### Fragmento de lectura
- - -

La dignidad también aparece por el lado del trabajo. En El violín del diablo Tuñón define a un estibador como "un dios de la fatiga", esos que componen "el noble poema del sudor". También para Vallejo el trabajo redime, restaña, libera; en Los heraldos negros festeja el paso del joven labrador de Irichugo: "Aquiles incaico del trabajo", en Poemas humanos llama a los mineros "creadores de la profundidad" y en España, aparta de mí este cáliz habla del "¡Obrero, salvador, redentor nuestro!"

Poemas del arrabal
Distintos poetas rayan las paredes de distintos barrios de la ciudad capital: Carriego y Borges, Fernández Moreno y Tuñón. Al autor de A la sombra de los barrios amados le tocan los márgenes, unas orillas que se desplazan, arenas movedizas del suburbio que invaden el centro, arrabales que viajan con su boca extranjera. El coro de cantores de las urbes —el París de Baudelaire; el Chicago de Sandburg; el México de Huerta— incluye a Tuñón entre los muchos poetas que dialogaron con Buenos Aires.
Cuando escribe en 1931 el tango "Luna de suburbio", con música de su hermana Irma ("Luna de la modistilla / amiga vieja de los payadores"), Tuñón ya es un habitante de la ciudad anclada en la noche del bajo fondo. En El violín del diablo, François Villón gira entre cortes y quebradas, mientras la miseria levanta el castillo de naipes del conventillo. Luego, la ciudad le enseña su rostro sin maquillaje y a la luz de la madrugada le quema los ojos cuando: "se abre el alba en el cielo, como una lechería".

- - -

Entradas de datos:
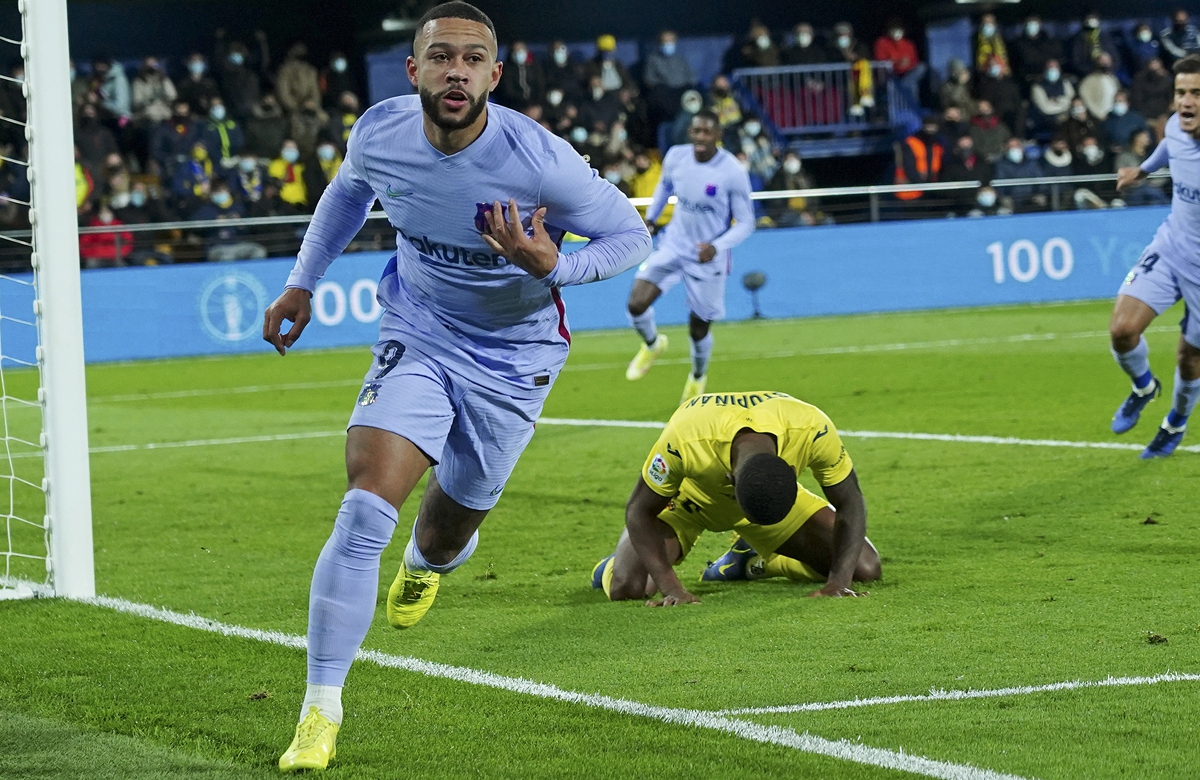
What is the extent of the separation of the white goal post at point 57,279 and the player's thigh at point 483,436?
2.08 metres

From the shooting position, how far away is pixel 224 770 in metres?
4.03

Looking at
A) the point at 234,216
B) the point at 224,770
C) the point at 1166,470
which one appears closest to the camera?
the point at 224,770

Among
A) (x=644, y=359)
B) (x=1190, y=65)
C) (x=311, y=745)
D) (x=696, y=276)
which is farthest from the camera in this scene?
(x=644, y=359)

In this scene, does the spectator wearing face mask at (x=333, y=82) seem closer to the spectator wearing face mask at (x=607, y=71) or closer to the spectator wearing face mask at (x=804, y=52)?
the spectator wearing face mask at (x=607, y=71)

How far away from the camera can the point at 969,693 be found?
455cm

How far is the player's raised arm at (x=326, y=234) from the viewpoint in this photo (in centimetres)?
477

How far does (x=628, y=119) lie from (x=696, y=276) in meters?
11.1

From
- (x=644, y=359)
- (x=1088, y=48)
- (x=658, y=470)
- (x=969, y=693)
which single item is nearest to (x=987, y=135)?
(x=1088, y=48)

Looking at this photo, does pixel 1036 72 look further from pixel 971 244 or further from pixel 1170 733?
pixel 1170 733

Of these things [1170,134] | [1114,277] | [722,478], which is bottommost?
[1114,277]

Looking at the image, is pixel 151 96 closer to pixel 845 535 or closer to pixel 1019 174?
pixel 1019 174

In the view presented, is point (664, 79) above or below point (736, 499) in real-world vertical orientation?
below

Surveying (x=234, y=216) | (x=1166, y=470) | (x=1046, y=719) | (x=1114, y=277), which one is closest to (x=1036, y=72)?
(x=1114, y=277)

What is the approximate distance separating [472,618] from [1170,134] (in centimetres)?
522
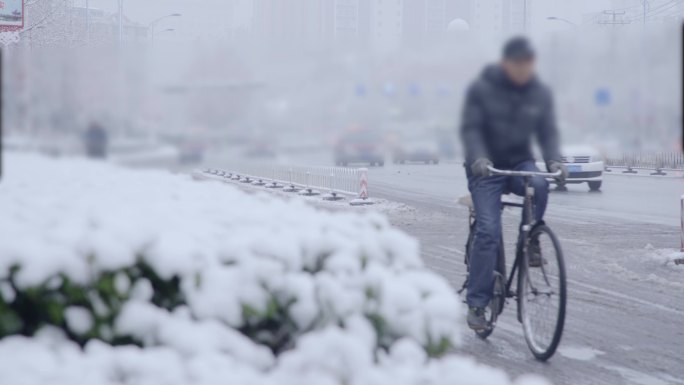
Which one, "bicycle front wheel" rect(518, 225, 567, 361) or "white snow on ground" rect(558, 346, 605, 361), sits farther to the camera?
"white snow on ground" rect(558, 346, 605, 361)

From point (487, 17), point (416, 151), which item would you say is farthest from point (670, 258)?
point (416, 151)

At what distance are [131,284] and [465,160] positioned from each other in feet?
9.27

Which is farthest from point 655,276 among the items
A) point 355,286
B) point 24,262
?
point 24,262

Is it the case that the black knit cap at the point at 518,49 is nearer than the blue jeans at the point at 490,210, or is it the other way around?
the black knit cap at the point at 518,49

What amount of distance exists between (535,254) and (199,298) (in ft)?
10.6

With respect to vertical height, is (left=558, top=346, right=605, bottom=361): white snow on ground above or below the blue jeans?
below

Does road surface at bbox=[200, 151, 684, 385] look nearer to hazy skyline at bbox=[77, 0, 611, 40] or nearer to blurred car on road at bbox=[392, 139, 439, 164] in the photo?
blurred car on road at bbox=[392, 139, 439, 164]

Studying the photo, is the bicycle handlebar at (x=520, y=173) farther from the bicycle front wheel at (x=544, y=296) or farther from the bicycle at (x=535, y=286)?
the bicycle front wheel at (x=544, y=296)

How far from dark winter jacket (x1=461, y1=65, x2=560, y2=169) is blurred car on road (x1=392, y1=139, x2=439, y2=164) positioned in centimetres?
31

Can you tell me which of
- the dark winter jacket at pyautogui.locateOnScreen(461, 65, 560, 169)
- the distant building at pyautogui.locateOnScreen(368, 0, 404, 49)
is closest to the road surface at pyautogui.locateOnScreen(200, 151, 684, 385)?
the dark winter jacket at pyautogui.locateOnScreen(461, 65, 560, 169)

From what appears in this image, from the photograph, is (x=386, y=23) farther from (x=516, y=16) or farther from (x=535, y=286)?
(x=535, y=286)

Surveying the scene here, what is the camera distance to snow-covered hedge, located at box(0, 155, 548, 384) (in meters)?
2.38

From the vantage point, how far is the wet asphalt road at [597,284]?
5.33 metres

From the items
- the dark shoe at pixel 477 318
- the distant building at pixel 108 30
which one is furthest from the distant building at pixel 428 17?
the dark shoe at pixel 477 318
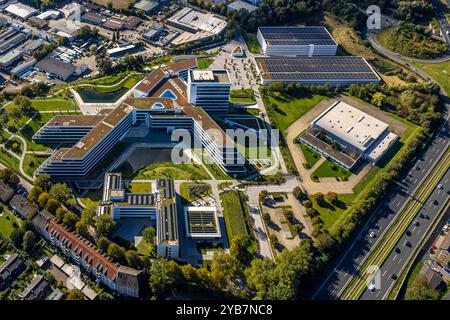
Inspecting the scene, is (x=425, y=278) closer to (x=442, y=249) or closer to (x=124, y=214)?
(x=442, y=249)

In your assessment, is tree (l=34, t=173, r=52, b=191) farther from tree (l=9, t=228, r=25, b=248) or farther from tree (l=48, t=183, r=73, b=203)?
tree (l=9, t=228, r=25, b=248)

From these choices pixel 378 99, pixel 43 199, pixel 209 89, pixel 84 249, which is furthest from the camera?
pixel 378 99

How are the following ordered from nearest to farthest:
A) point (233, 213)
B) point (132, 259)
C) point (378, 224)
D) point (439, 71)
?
point (132, 259), point (233, 213), point (378, 224), point (439, 71)

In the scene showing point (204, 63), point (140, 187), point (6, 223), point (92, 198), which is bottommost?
point (6, 223)

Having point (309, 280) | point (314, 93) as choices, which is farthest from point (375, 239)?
point (314, 93)

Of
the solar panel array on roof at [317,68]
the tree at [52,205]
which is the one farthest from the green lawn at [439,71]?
the tree at [52,205]

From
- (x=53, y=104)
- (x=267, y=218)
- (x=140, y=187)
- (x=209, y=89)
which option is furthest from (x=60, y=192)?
(x=209, y=89)

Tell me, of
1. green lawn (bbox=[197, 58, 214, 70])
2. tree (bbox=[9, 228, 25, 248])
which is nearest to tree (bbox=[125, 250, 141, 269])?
tree (bbox=[9, 228, 25, 248])

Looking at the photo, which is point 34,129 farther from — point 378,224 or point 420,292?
point 420,292

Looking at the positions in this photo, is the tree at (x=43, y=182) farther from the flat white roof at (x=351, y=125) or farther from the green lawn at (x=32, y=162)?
the flat white roof at (x=351, y=125)
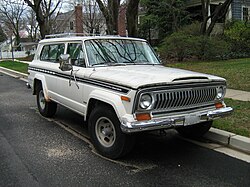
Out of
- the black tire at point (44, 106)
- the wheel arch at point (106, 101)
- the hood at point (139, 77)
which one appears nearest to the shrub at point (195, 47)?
the black tire at point (44, 106)

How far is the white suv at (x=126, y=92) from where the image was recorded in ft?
14.5

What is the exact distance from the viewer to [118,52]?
6.09 metres

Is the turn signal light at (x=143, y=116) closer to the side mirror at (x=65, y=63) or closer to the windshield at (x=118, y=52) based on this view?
the windshield at (x=118, y=52)

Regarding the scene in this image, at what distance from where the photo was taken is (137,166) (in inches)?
183

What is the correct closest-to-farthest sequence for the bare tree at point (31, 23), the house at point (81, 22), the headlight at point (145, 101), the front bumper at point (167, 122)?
the front bumper at point (167, 122), the headlight at point (145, 101), the house at point (81, 22), the bare tree at point (31, 23)

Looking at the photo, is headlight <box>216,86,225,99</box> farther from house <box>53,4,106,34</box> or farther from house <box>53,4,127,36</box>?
house <box>53,4,127,36</box>

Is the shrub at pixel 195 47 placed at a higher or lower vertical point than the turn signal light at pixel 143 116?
higher

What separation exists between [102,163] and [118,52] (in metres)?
2.23

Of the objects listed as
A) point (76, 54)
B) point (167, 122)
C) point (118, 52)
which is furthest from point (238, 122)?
point (76, 54)

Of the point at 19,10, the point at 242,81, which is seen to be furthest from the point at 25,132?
the point at 19,10

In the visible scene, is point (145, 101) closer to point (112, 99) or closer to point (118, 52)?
point (112, 99)

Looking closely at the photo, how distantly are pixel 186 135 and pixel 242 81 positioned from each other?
5.63 meters

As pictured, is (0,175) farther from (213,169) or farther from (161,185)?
(213,169)

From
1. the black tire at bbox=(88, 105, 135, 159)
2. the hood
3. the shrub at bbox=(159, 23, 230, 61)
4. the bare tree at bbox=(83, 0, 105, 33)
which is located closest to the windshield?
the hood
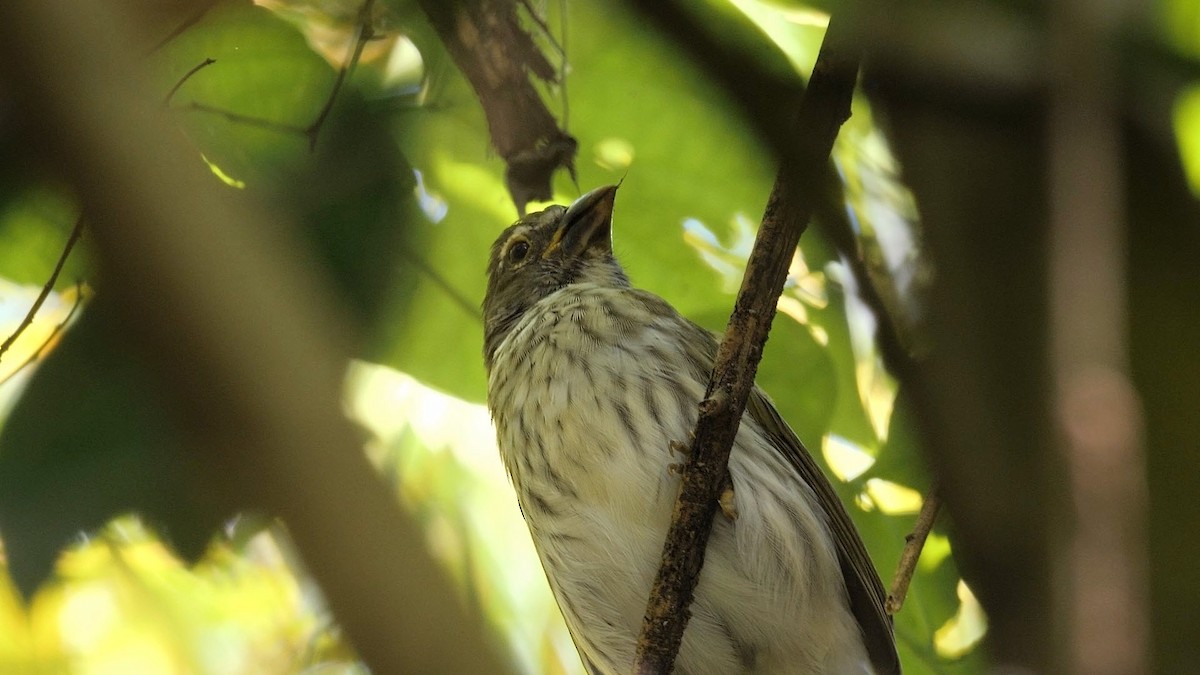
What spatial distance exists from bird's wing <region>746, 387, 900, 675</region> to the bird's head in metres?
0.83

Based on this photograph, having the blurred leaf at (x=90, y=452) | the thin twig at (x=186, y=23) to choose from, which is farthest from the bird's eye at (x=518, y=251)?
the blurred leaf at (x=90, y=452)

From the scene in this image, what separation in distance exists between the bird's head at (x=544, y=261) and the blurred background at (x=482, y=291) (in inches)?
4.6

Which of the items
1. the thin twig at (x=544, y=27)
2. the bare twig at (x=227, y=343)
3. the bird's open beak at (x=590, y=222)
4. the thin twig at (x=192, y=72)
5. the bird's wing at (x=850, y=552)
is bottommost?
the bird's wing at (x=850, y=552)

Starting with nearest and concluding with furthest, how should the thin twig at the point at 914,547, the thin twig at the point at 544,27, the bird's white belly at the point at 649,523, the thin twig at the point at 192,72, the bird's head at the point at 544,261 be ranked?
the thin twig at the point at 914,547 < the thin twig at the point at 192,72 < the bird's white belly at the point at 649,523 < the thin twig at the point at 544,27 < the bird's head at the point at 544,261

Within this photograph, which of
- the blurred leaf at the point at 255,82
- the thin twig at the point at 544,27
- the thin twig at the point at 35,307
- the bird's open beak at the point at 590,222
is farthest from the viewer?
the bird's open beak at the point at 590,222

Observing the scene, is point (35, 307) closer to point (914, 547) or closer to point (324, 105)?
point (324, 105)

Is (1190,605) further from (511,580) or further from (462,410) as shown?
(511,580)

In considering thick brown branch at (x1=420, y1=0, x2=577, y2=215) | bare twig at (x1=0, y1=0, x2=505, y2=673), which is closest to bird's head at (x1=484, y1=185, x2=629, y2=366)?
thick brown branch at (x1=420, y1=0, x2=577, y2=215)

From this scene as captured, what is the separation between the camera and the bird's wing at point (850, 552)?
328 cm

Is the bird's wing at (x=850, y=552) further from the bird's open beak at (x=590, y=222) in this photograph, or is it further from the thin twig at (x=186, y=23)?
the thin twig at (x=186, y=23)

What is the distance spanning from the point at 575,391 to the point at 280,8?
1352 millimetres

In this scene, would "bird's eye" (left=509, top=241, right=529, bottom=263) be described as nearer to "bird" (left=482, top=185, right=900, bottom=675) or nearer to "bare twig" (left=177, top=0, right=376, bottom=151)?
"bird" (left=482, top=185, right=900, bottom=675)

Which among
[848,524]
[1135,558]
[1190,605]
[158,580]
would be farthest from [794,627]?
[158,580]

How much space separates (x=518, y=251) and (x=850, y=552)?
1.63 m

- - -

### Consigna 1
Según el fragmento, ¿quién compuso la música del tango «Luna de suburbio»?
### Consigna 2
Reproduce literalmente el tramo del fragmento que va de "Poemas del arrabal" a "con Buenos Aires.", ambos inclusive.

### Respuesta escrita 1
Irma, la hermana de Tuñón.

### Respuesta escrita 2
Poemas del arrabal
Distintos poetas rayan las paredes de distintos barrios de la ciudad capital: Carriego y Borges, Fernández Moreno y Tuñón. Al autor de A la sombra de los barrios amados le tocan los márgenes, unas orillas que se desplazan, arenas movedizas del suburbio que invaden el centro, arrabales que viajan con su boca extranjera. El coro de cantores de las urbes —el París de Baudelaire; el Chicago de Sandburg; el México de Huerta— incluye a Tuñón entre los muchos poetas que dialogaron con Buenos Aires.